I'm gonna go left to right here:|
The crate on the left is upside-down, so here's a flipped pic of it...
I marked in yellow what I can make out on a greatly-enlarged high-res image:
There's a "3" at the top.
Below that is an arch of words, and I can olny make out what is marked there in yellow.
Below the arch are the words, "NEW YORK".
To the right of that crate is the larger crate that has carry-handles, and kind of looks like a crate for an upright piano, with a sloping front on it.
The side is clearly stencilled with "G.F.E. Co.".
I 'Googled' that and found this notation from a book titled "The Technical Index - A Descriptive Record of Current Technical Literature - April 1910":
(*sorry for the hand cursor in the pic*)
I'm going with this info that the building is the "General Fire Extinguishing Co., Providence, RI", due to the man reading "The Providence Daily Journal".
To the right, there are a number of large "cast iron fittings for sprinkling and fire extinguishing apparatus".
Now... we get to the Harley!
Yes, I'm an old biker from way back.

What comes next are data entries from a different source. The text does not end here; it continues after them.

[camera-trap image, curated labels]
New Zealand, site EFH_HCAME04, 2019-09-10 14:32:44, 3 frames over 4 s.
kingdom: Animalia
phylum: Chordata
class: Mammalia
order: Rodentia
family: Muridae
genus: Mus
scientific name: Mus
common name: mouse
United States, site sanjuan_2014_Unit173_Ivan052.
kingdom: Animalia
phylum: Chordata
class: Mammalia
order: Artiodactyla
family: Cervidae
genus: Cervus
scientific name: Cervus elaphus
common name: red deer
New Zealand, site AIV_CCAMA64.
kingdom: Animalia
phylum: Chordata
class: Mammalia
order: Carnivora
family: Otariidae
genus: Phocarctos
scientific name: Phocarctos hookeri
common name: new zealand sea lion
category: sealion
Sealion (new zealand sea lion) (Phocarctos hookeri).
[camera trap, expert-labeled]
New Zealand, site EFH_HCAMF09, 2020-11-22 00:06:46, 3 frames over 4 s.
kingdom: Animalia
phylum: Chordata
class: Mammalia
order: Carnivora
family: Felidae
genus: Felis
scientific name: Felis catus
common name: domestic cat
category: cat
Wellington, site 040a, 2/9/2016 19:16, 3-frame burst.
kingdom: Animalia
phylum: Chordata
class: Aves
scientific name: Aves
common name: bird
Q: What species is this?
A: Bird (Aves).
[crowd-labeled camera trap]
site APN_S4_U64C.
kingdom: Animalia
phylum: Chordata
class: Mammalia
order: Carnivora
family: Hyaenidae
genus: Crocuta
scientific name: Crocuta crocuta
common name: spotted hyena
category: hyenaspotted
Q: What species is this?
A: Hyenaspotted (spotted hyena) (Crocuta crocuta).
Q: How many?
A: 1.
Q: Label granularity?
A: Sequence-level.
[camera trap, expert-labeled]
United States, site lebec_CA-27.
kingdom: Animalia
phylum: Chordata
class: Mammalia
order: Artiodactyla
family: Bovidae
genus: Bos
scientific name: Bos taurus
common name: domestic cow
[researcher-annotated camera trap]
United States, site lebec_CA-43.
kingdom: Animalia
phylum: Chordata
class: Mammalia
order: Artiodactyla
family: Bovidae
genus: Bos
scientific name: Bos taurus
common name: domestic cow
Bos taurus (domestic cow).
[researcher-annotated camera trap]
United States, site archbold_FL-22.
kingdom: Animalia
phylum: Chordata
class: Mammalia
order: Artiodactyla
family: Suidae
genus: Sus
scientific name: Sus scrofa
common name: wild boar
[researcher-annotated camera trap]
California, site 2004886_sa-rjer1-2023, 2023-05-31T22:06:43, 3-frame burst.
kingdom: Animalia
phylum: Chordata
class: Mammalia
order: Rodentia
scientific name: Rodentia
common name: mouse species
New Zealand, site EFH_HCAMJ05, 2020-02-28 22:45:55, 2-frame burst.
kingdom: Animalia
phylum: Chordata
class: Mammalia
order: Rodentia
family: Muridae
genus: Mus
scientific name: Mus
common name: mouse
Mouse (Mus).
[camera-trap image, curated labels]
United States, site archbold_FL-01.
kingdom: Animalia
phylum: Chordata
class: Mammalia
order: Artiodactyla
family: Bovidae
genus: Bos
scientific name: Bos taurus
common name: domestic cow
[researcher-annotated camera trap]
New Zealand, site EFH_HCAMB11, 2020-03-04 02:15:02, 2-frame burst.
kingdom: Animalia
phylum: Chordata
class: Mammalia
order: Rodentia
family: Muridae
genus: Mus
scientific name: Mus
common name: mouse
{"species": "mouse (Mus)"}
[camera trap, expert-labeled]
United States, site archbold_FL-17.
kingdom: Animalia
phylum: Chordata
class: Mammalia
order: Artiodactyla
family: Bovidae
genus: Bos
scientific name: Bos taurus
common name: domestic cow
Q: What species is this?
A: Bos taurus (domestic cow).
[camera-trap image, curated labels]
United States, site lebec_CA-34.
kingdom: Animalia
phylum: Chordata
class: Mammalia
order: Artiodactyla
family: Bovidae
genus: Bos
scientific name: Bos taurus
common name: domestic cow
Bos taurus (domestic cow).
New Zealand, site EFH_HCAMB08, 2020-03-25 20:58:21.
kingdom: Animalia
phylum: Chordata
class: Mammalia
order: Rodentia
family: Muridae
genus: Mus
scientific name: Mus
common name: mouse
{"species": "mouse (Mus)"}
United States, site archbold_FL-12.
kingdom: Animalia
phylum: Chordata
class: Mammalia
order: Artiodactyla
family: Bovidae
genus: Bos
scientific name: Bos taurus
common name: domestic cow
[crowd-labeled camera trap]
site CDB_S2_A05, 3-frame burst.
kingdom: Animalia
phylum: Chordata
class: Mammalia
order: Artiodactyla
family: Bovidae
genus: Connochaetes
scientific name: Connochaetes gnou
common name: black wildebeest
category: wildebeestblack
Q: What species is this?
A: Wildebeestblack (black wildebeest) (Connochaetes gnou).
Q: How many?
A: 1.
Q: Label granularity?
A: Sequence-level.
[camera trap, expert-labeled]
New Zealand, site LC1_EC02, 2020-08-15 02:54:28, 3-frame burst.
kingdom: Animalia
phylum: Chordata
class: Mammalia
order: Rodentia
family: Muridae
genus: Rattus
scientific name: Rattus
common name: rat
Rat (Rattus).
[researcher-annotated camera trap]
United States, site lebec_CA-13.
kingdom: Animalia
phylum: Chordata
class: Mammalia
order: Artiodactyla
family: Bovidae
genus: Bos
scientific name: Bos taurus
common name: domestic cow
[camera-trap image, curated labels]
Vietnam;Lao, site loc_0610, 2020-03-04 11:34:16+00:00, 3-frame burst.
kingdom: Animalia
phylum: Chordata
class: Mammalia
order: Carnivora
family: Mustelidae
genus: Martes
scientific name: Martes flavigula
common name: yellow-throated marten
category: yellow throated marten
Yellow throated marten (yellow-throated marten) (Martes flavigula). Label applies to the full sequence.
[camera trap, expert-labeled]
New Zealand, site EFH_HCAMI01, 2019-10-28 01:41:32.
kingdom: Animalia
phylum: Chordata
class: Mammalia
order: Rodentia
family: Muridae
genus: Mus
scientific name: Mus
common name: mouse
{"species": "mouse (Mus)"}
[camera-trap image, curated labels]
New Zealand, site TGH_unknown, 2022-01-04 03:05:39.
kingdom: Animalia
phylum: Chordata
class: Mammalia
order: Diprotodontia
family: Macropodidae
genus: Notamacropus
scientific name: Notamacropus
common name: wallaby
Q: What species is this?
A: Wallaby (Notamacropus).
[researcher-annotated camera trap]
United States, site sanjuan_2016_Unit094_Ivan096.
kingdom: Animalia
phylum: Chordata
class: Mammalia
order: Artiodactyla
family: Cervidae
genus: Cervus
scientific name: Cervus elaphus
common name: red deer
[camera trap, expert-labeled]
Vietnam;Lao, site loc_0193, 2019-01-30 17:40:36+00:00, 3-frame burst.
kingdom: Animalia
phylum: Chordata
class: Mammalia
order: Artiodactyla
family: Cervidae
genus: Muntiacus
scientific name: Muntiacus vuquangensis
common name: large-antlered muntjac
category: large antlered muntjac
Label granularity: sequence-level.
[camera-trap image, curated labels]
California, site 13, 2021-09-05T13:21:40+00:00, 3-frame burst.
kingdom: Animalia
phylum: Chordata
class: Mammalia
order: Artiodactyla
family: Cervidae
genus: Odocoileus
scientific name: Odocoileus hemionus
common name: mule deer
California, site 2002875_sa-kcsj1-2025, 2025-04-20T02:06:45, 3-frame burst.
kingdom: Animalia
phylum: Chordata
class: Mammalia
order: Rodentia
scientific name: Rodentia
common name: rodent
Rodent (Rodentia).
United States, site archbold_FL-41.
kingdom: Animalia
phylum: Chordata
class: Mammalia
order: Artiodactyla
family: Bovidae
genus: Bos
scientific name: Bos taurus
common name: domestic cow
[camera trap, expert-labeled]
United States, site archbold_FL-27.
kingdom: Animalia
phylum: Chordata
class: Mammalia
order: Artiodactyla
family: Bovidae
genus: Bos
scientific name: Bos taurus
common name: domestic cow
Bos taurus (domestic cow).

I had a 1957 Harley XLH with a 1953 Model K racing frame. This was the precursor to the Sportster, but it had a 883cc engine.
That being said, I don't know anything about the Harley shown here, sorry.
This MIGHT be a 1924 Harley-Davidson JD, or something around there, judging from my Googling.
I actually do own 2 claxon horns (aka ahoogah horns) like the one attached to the handlebars here.
There is a large stack of wooden folding step ladders on the right of the pic.
Littered on the ground around the man, there appear to be a bunch of item tickets, about 3" x 5", with a string to attach them to something. There is also a bunch of what looks like sections of wiring harness and some small parts laying on the ground, some with those parts tags tied to them.